After nine months of intense speculation, the trial of the highly publicised murder of businesswoman Monica Kimani starts this morning at the High Court in Nairobi.
There are signs that the trial will feed Kenyans with a dose of high legal and relationship drama.
Journalist Jacque Maribe and her fiancé Joseph Irungu alias Jowie, who are supposed to be celebrating a first anniversary of their engagement, will be seated together in the dock as the prosecution lays out its case against them as the key suspects in the murder.
Monica Kimani was killed in her Lamuria Gardens apartment on the night of September 19, 2018 after arriving from Juba, South Sudan, where she operated her family business and was en route to Dubai to meet her fiancé.
If found guilty, Ms Maribe, who has been out on bond, and Mr Jowie, who has been denied bail twice, face death penalties.
Penal Code Section 204 states that anyone found guilty of murder, robbery with violence, treason and other capital offences shall be hanged. But this can only be if lead prosecutor Catherine Mwaniki convinces Justice Philip Wakiaga that the two conspired and carried out the gruesome murder.
Some of the questions the trial will be seeking to answer is: What the motive of the murder? Did the accused have any prior relationship with Ms Kimani?
It has been widely speculated that Kimani had a close relationship with South Sudanese governor and former presidential candidate Awet Akot, who was allegedly financing her expensive lifestyle in Nairobi and that she had flown in with large sums of money on the day she was killed.
The wheat will finally be separated from the chaff as the prosecution calls its first among the 32 witnesses it has lined up.

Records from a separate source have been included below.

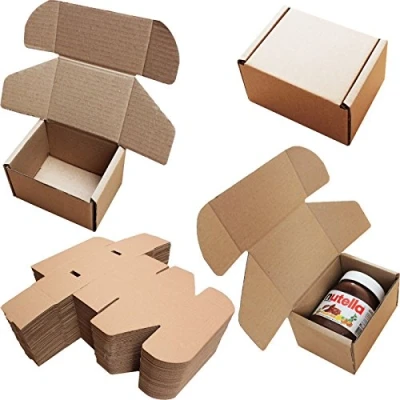 Image of 5x4x3&quot; Shipping Storage Boxes Cardboard Postal MAILING Gift Packet Small Parcel (5)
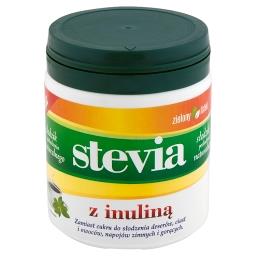 Słodzik stołowy Stevia z inuliną 140 g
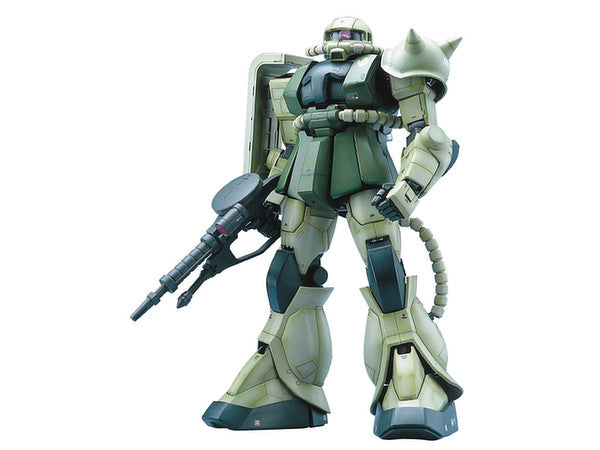 Bandai PG 1/60 MS-06F Zaku II Green "Mobile Suit Gundam"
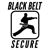 Black Belt Secure Logotype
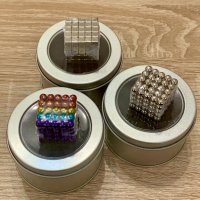Магнитни топчета (сфери), Neo Cube, Zen Magnets, Neo Spheres/ fidget cub/фиджет куб  Магнитен куб, снимка 3 - Образователни игри - 32022147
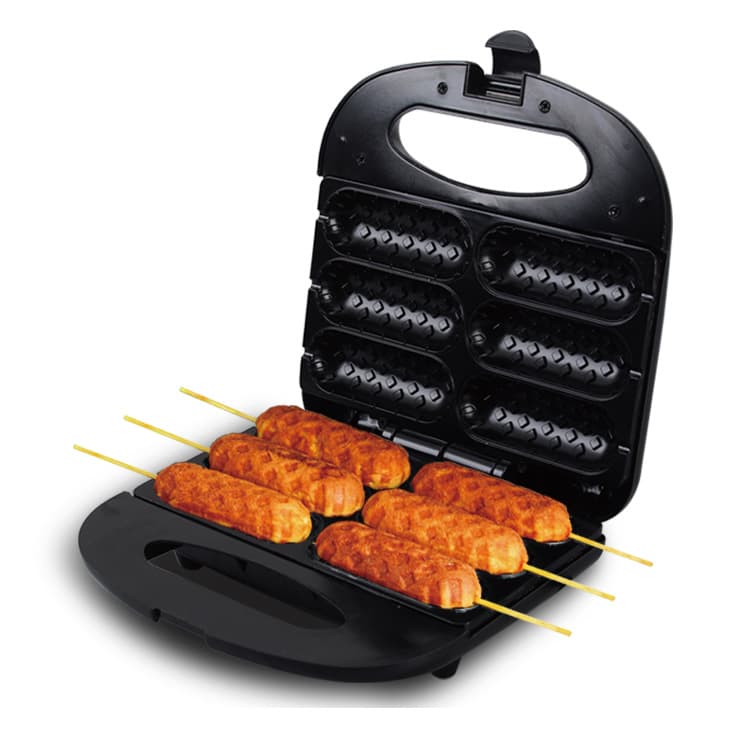 Máquina de Salchichas con Control de Temperatura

“Four of the witnesses are protected while five will be expert witnesses,” the lead prosecutor told court two weeks ago.
The protected witnesses will be the first to testify in a case that has captured the attention of Kenyans since Ms Kimani was found in her bathtub dead with her throat slit.

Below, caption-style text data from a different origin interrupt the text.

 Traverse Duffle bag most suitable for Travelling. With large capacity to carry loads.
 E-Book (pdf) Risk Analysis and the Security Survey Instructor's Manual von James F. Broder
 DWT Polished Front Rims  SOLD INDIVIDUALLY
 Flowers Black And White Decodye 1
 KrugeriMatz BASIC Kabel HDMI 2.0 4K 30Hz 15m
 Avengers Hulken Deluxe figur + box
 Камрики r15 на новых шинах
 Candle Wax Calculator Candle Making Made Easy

The murder weapon, suspected to be a knife, has never been found, although detectives took knives from Ms Maribe’s kitchen for forensic testing.
Prosecution witnesses include the security guard on duty at Lamuria Gardens apartments on September 19 — the night Kimani was killed — and the gardener who first entered the house and found Kimani dead. Mr George Kimani, Monica Kimani’s brother, will also testify.
The suspects’ neighbour at Lang'ata, Mr Brian Kasaine, and Mr Jowie’s friend, Ms Jennings Orlando, will also testify.
Mr Kasaine and Mr Orlando were let off the hook after they agreed to cooperate with the police as State witnesses. It is Mr Kasaine’s gun that Mr Jowie used to allegedly shoot himself on the shoulder after the murder.
A live bullet that was recovered from under Ms Maribe’s bed during investigations matched the ones in Mr Kasaine’s firearm. Mr Kasaine was a licensed firearm holder at the time of the murder.
Statements filed by investigating officer Maxwell Otieno indicate that Mr Jowie tried to commit suicide inside Maribe’s house after the squabble. It is not clear how the disagreement ensued and over what, but all that might be revealed in the coming days.